Retype the material in full, keeping every word the same.
— Begin —
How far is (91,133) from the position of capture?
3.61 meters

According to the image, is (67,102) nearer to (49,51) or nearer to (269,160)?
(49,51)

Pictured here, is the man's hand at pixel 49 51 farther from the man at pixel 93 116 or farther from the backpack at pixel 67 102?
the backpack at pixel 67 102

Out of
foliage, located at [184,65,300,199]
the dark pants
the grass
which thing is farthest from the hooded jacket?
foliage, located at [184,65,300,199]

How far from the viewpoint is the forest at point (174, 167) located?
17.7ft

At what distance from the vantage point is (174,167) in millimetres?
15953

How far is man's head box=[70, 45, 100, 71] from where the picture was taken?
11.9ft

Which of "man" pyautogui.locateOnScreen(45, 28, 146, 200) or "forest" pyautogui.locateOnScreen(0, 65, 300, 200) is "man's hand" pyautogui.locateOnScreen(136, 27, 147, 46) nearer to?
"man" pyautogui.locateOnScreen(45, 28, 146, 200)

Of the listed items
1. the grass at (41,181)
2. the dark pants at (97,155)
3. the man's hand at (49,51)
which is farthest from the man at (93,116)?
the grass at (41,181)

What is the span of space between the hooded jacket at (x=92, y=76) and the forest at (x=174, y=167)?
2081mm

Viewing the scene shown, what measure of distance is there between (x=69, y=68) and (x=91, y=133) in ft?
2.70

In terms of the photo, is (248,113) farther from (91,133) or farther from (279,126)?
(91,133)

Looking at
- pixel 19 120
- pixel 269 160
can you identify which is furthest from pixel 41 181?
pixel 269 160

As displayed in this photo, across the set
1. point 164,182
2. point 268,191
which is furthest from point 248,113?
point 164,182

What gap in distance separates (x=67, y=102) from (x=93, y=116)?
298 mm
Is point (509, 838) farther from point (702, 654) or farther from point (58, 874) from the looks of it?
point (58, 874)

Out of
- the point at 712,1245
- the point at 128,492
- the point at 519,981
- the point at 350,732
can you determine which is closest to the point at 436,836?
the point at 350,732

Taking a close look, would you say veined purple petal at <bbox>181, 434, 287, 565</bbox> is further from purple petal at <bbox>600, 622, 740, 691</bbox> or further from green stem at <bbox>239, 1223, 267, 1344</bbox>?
— End —
- WRITTEN REPLY
How far is (91,133) from the position of capture?
3.61 meters

According to the image, is (67,102) nearer to (49,51) or nearer to (269,160)?
(49,51)

Pictured here, is the man's hand at pixel 49 51 farther from the man at pixel 93 116 or farther from the backpack at pixel 67 102?
the backpack at pixel 67 102

Out of
foliage, located at [184,65,300,199]
the dark pants
the grass
which thing is farthest from the hooded jacket?
foliage, located at [184,65,300,199]

How far from the viewpoint is the forest at point (174, 167) located?
17.7ft

At what distance from the vantage point is (174,167) in millimetres?
15953

How far is man's head box=[70, 45, 100, 71] from where the picture was taken?
11.9ft

Which of "man" pyautogui.locateOnScreen(45, 28, 146, 200) or "forest" pyautogui.locateOnScreen(0, 65, 300, 200) is "man's hand" pyautogui.locateOnScreen(136, 27, 147, 46) nearer to?
"man" pyautogui.locateOnScreen(45, 28, 146, 200)

Of the listed items
1. the grass at (41,181)
2. the dark pants at (97,155)
3. the man's hand at (49,51)
which is farthest from the man at (93,116)?
the grass at (41,181)

What is the span of space between the hooded jacket at (x=92, y=76) and the forest at (x=174, y=167)?
2081mm

Viewing the scene shown, what measure of distance is there between (x=69, y=68) and (x=91, y=133) in ft?
2.70

In terms of the photo, is (248,113) farther from (91,133) or farther from (279,126)?
(91,133)

Looking at
- pixel 19 120
- pixel 269 160
can you identify which is furthest from pixel 41 181?
pixel 269 160

As displayed in this photo, across the set
1. point 164,182
2. point 268,191
which is furthest from point 248,113?
point 164,182

What gap in distance separates (x=67, y=102) from (x=93, y=116)?
298 mm
Is point (509, 838) farther from point (702, 654) or farther from point (58, 874) from the looks of it?
point (58, 874)

Out of
- the point at 712,1245
- the point at 128,492
- the point at 519,981
- the point at 350,732
can you determine which is closest to the point at 436,836?
the point at 350,732

Taking a close look, would you say veined purple petal at <bbox>181, 434, 287, 565</bbox> is further from purple petal at <bbox>600, 622, 740, 691</bbox> or further from green stem at <bbox>239, 1223, 267, 1344</bbox>?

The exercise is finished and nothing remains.